#### [Exercise data]
◇ ◇ ◇

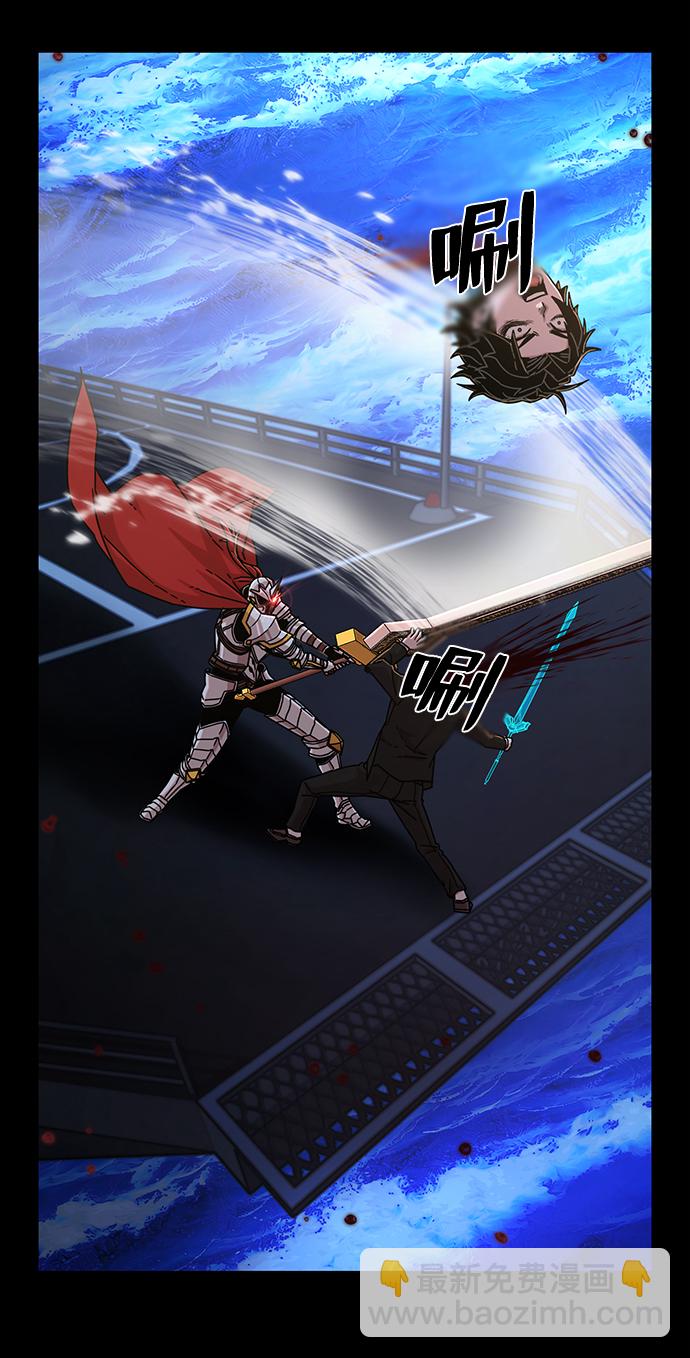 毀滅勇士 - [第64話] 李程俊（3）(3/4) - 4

◇ ◇ ◇

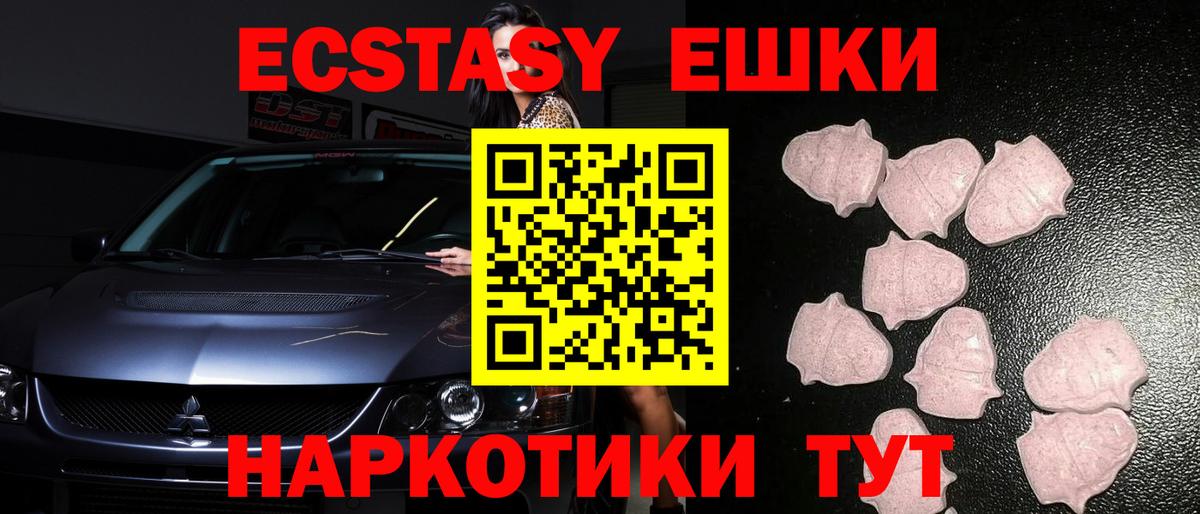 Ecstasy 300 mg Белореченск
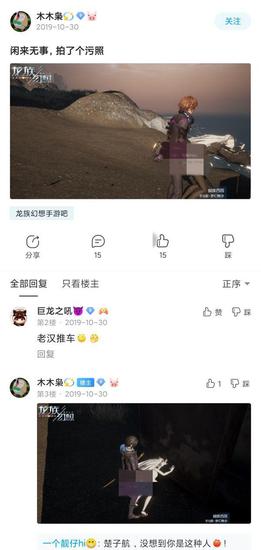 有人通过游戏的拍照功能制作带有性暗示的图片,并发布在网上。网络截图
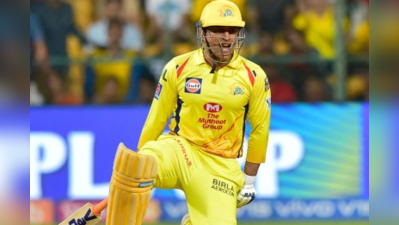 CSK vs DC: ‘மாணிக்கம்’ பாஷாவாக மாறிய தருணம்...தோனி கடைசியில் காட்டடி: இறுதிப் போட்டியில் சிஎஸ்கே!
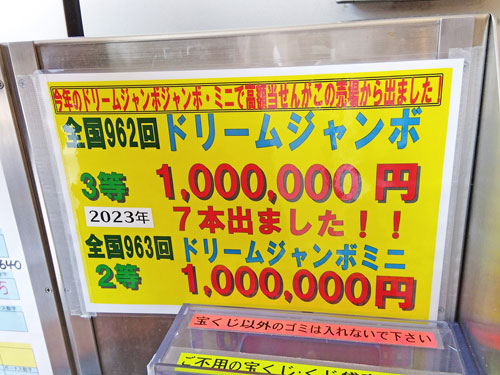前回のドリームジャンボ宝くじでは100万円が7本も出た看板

◇ ◇ ◇

#### [Your instructions]
Exactly the lines above from the one that contains "CSK vs DC: ‘மாணிக்கம்’" down to the one that contains "前回のドリームジャンボ宝くじでは100万円が7本も出た看板" are to be output, both ends kept and pictures omitted.

#### [Answer for the task]
 CSK vs DC: ‘மாணிக்கம்’ பாஷாவாக மாறிய தருணம்...தோனி கடைசியில் காட்டடி: இறுதிப் போட்டியில் சிஎஸ்கே!
前回のドリームジャンボ宝くじでは100万円が7本も出た看板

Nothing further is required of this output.